▸ **Objective**:
Return each line of the rows below that contains the word "options". Letter case matters.

▸ **Stored rows**:

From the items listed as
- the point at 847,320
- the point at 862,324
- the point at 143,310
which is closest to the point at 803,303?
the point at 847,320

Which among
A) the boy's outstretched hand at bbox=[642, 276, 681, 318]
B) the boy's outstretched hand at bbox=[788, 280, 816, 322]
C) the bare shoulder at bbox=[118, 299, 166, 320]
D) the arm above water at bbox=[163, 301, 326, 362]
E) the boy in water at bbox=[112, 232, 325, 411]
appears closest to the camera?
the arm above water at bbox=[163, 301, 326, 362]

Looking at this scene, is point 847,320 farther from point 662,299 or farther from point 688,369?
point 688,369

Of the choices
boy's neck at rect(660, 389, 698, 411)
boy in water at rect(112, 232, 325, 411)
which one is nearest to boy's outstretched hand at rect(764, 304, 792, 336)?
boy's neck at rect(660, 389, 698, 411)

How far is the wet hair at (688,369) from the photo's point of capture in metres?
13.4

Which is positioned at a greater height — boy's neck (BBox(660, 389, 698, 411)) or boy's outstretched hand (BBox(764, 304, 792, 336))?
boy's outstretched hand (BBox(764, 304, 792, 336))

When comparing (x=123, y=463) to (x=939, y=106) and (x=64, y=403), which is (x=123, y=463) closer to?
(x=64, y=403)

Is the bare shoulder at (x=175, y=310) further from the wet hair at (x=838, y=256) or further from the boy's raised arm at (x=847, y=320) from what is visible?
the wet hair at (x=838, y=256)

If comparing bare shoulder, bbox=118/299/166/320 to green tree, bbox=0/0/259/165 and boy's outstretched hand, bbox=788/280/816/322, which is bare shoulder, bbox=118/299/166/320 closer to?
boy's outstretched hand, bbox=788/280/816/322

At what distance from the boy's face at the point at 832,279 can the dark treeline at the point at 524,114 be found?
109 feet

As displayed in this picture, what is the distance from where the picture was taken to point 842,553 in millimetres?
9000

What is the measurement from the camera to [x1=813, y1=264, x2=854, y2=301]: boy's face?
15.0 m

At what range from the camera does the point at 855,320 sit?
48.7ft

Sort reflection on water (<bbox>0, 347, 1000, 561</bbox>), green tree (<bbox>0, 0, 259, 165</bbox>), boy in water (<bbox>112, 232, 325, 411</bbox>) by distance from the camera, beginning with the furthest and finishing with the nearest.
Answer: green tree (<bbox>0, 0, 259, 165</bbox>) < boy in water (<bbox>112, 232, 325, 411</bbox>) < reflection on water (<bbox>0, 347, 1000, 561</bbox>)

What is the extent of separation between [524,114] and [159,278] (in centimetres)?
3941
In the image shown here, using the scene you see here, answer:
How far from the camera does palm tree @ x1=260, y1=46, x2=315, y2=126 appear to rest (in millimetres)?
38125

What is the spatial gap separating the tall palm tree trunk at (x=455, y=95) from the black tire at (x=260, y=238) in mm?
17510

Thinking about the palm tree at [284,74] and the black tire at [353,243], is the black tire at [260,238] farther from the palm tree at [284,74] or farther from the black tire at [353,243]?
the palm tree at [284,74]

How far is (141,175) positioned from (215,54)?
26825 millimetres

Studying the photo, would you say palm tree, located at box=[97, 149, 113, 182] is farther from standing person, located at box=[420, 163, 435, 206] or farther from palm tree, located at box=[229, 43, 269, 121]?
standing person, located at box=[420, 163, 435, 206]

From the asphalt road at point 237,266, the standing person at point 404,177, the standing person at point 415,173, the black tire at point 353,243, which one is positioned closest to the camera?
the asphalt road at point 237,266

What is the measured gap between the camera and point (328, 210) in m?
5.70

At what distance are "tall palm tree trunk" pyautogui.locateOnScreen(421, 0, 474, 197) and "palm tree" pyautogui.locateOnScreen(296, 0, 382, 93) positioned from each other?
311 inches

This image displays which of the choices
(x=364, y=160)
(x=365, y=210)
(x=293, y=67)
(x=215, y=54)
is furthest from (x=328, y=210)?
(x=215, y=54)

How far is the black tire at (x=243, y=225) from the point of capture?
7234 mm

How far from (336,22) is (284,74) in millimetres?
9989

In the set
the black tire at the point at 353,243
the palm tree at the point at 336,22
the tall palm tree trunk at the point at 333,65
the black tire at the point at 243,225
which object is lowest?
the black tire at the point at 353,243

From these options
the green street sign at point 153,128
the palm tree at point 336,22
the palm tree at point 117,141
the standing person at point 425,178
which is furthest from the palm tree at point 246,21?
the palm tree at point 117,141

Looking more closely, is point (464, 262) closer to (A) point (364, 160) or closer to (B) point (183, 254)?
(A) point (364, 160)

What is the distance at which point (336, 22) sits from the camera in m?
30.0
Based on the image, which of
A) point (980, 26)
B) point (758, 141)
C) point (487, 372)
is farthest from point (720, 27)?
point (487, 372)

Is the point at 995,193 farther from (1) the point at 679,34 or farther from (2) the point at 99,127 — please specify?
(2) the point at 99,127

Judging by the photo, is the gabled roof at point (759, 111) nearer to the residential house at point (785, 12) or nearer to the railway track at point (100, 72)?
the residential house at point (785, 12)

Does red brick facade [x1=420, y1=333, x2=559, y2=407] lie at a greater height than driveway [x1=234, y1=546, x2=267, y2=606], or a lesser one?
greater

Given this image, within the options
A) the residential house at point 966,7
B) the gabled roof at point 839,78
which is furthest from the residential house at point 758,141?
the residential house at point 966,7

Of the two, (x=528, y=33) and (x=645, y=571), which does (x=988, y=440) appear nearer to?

▸ **Task solution**:
From these options
Given this image, within the options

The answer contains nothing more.